La parodia hizo sonreír a Tania que, sin embargo, prefirió ocultar su boca con la mano, para no ser vista por Elena. Era esencial que la coalición no presentara fisuras.

—¡Y encima —continuó Perdomo—, ahora exiges que mantenga la abstinencia, hasta que a ti se te pase el enfado! ¿Pues sabes lo que te digo? Que ya no me sale de los cojones. ¡NO-ME-SALE-DE-LOS-CO-JO-NES!

—¡Yo nunca he pretendido nada, Perdomo! —dijo Elena elevando también el tono de voz—. ¡Me limito a constatar que nunca te has acostado con otras mujeres durante nuestros períodos de alejamiento! ¡Por algo será, digo yo! ¡A menos que me hayas ocultado cosas, claro está!

El ambiente empezaba a caldearse por momentos y Tania se dio cuenta de que tenía que hacer algo para que aquello no se convirtiera en una batalla campal a dos bandas.

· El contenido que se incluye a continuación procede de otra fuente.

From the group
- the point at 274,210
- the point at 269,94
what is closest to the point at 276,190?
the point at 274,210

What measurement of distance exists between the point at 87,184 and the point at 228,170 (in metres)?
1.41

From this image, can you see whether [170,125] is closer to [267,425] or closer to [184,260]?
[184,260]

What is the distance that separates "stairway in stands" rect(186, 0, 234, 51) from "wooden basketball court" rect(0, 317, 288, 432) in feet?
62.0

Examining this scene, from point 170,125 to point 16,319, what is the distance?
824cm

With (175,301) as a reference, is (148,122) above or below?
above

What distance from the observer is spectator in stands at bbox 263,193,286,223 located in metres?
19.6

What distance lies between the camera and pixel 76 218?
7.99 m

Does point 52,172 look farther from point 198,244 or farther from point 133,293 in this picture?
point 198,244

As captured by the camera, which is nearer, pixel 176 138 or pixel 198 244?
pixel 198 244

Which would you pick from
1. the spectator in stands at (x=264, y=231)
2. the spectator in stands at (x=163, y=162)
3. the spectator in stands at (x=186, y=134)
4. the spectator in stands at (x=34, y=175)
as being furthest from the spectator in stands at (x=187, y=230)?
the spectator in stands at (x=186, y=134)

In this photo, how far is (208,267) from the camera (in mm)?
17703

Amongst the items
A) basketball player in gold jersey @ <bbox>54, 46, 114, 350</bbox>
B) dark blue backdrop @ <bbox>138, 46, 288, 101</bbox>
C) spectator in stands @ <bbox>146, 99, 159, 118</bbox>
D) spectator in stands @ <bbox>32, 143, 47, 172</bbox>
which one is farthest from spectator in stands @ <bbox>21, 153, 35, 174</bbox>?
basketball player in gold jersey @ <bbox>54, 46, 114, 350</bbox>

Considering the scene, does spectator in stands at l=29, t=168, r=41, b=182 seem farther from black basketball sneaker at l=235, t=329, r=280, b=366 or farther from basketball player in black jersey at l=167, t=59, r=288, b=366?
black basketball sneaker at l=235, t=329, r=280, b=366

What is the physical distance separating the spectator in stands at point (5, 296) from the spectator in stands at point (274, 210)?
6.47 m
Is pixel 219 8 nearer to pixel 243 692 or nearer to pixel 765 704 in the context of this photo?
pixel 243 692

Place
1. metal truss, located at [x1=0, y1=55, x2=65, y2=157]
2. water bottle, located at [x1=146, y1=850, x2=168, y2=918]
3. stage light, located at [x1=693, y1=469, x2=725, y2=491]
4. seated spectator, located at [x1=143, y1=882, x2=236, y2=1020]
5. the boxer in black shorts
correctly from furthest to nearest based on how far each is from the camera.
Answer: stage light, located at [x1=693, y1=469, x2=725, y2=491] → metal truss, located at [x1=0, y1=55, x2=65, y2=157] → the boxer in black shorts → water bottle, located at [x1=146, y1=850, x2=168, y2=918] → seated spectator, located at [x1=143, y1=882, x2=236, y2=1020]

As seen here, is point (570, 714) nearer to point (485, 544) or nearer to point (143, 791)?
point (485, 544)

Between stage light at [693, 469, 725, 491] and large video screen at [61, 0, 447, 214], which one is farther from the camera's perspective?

—¡Si me dejan intervenir —protestó la forense—, no tengo la menor intención de ser una convidada de piedra en esta reunión! —Se encaró con Perdomo—. A mí no me dijiste nada de esto, y fue por lo que, la otra noche, acepté la invitación a cenar. Te lo aclaro, Raúl: no tengo la menor intención de convertirme en una especie de compás de espera, en tu relación con Elena. Si quieres reanudar la relación conmigo, de acuerdo. Pero no quiero ser un mero aperitivo sexual, que te tomas mientras aguardas a que te sirvan el plato principal. Yo ya fui tu mujer en el pasado, creo que te hice feliz, o al menos lo intenté, durante una época en la que no eras precisamente la alegría de la huerta y no era fácil estar contigo. Creo que me merezco un poco de respeto, ¿no te parece?